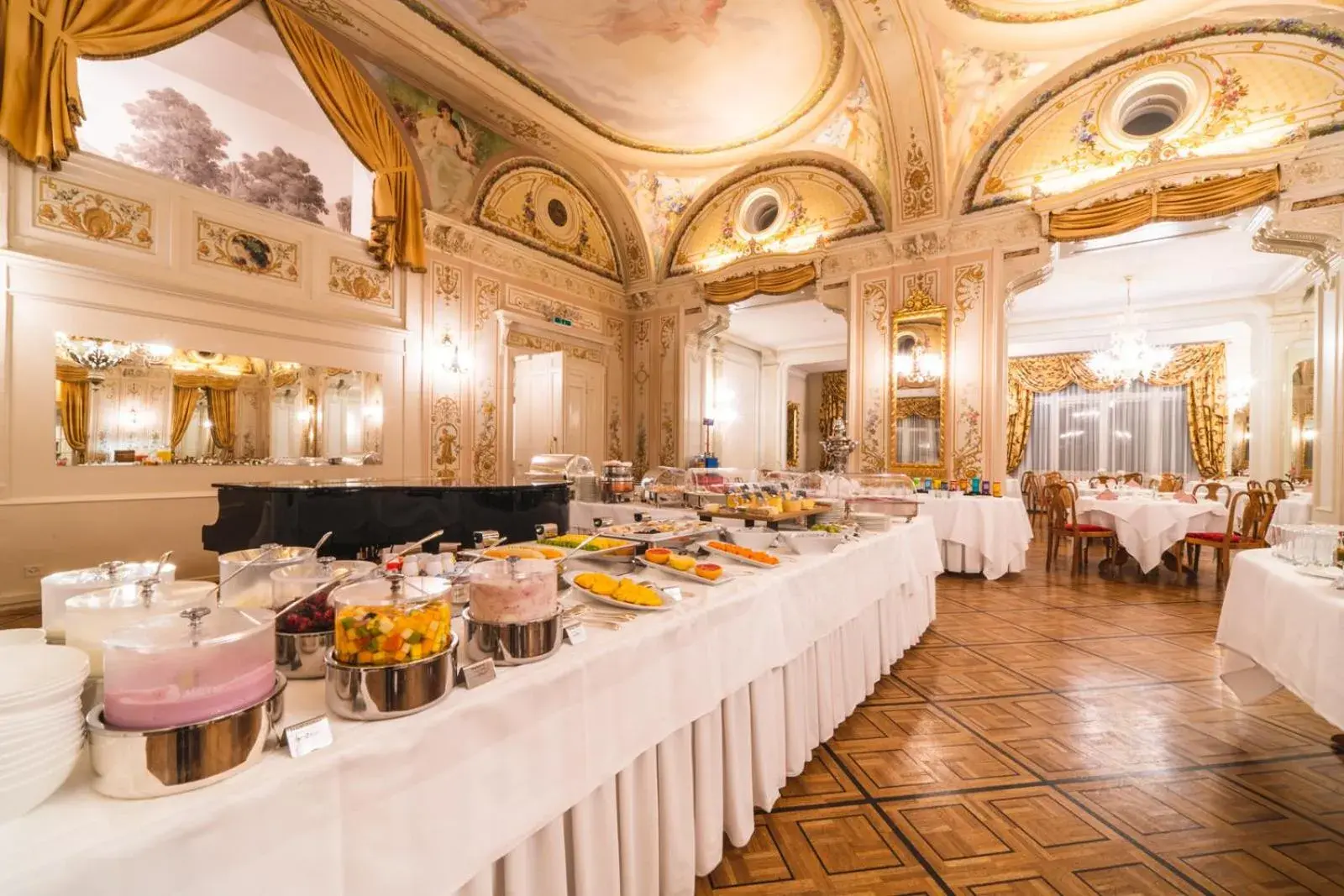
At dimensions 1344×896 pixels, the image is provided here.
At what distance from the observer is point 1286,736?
254 centimetres

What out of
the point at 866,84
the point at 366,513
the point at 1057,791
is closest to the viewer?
the point at 1057,791

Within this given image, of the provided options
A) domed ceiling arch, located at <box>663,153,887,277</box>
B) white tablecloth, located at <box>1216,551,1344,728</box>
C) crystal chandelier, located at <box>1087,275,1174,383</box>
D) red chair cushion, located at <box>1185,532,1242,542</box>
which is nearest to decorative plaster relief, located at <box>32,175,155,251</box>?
domed ceiling arch, located at <box>663,153,887,277</box>

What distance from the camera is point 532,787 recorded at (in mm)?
1118

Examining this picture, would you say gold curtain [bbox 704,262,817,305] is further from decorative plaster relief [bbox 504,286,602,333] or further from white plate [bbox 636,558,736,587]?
white plate [bbox 636,558,736,587]

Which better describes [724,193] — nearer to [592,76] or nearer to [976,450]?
[592,76]

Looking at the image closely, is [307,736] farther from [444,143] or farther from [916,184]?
[916,184]

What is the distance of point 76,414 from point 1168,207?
9.59m

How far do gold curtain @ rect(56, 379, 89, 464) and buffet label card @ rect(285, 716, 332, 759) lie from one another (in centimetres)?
538

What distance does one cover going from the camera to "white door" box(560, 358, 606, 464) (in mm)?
8125

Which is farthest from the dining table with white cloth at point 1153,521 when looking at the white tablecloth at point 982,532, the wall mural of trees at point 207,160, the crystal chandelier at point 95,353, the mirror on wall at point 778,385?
the crystal chandelier at point 95,353

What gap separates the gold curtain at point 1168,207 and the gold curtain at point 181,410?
8436 millimetres

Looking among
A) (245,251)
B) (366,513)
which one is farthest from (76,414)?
(366,513)

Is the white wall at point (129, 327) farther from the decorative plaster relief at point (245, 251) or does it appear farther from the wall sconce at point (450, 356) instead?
the wall sconce at point (450, 356)

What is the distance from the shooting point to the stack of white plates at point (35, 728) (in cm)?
64
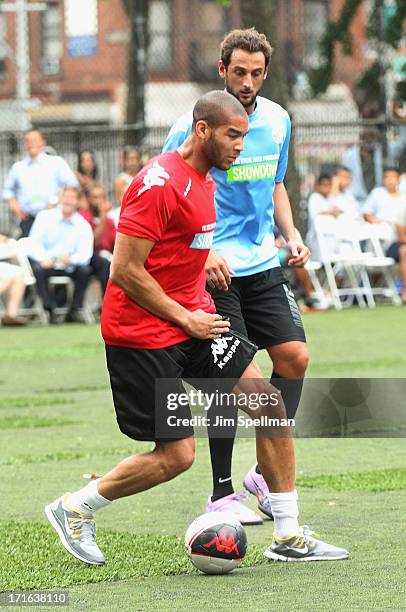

──────

## Aim
Could you edit all the material above so that "gold curtain" becomes "yellow drape" everywhere it occurs, with nothing else changed, and return it without the pictures?

## Result
At dimensions 1344×896 pixels, the image is provided here.
At what distance from the observer is point 1286,736?
254 centimetres

What out of
the point at 866,84
the point at 366,513
the point at 1057,791
is closest to the viewer?
the point at 1057,791

Within this given image, of the provided options
A) domed ceiling arch, located at <box>663,153,887,277</box>
B) white tablecloth, located at <box>1216,551,1344,728</box>
C) crystal chandelier, located at <box>1087,275,1174,383</box>
D) red chair cushion, located at <box>1185,532,1242,542</box>
which is nearest to decorative plaster relief, located at <box>32,175,155,251</box>?
domed ceiling arch, located at <box>663,153,887,277</box>

What distance from the camera is point 532,787 recorded at (in mm)?
1118

Examining this picture, would you say yellow drape [bbox 704,262,817,305] is further from decorative plaster relief [bbox 504,286,602,333] or further from white plate [bbox 636,558,736,587]?
white plate [bbox 636,558,736,587]

Which better describes [724,193] — nearer to [592,76] or nearer to [976,450]?
[592,76]

Looking at the image closely, is [307,736] farther from [444,143] or farther from [916,184]?
[916,184]

What is the distance of point 76,414 from point 1168,207?
9.59m

How far do yellow drape @ rect(56, 379, 89, 464) and buffet label card @ rect(285, 716, 332, 759) lie from one another (in centimetres)?
538

What distance does one cover going from the camera to "white door" box(560, 358, 606, 464) (in mm)?
8125

Which is farthest from the dining table with white cloth at point 1153,521 when looking at the white tablecloth at point 982,532, the wall mural of trees at point 207,160, the crystal chandelier at point 95,353, the mirror on wall at point 778,385?
the crystal chandelier at point 95,353

What gap separates the yellow drape at point 1168,207 and the yellow drape at point 181,410?
8436 millimetres

Looking among
A) (245,251)
B) (366,513)
which one is farthest from (76,414)?
(366,513)

Is the white wall at point (129, 327) farther from the decorative plaster relief at point (245, 251) or does it appear farther from the wall sconce at point (450, 356) instead?
the wall sconce at point (450, 356)

What is the distance from the shooting point to the stack of white plates at point (35, 728) (in cm)?
64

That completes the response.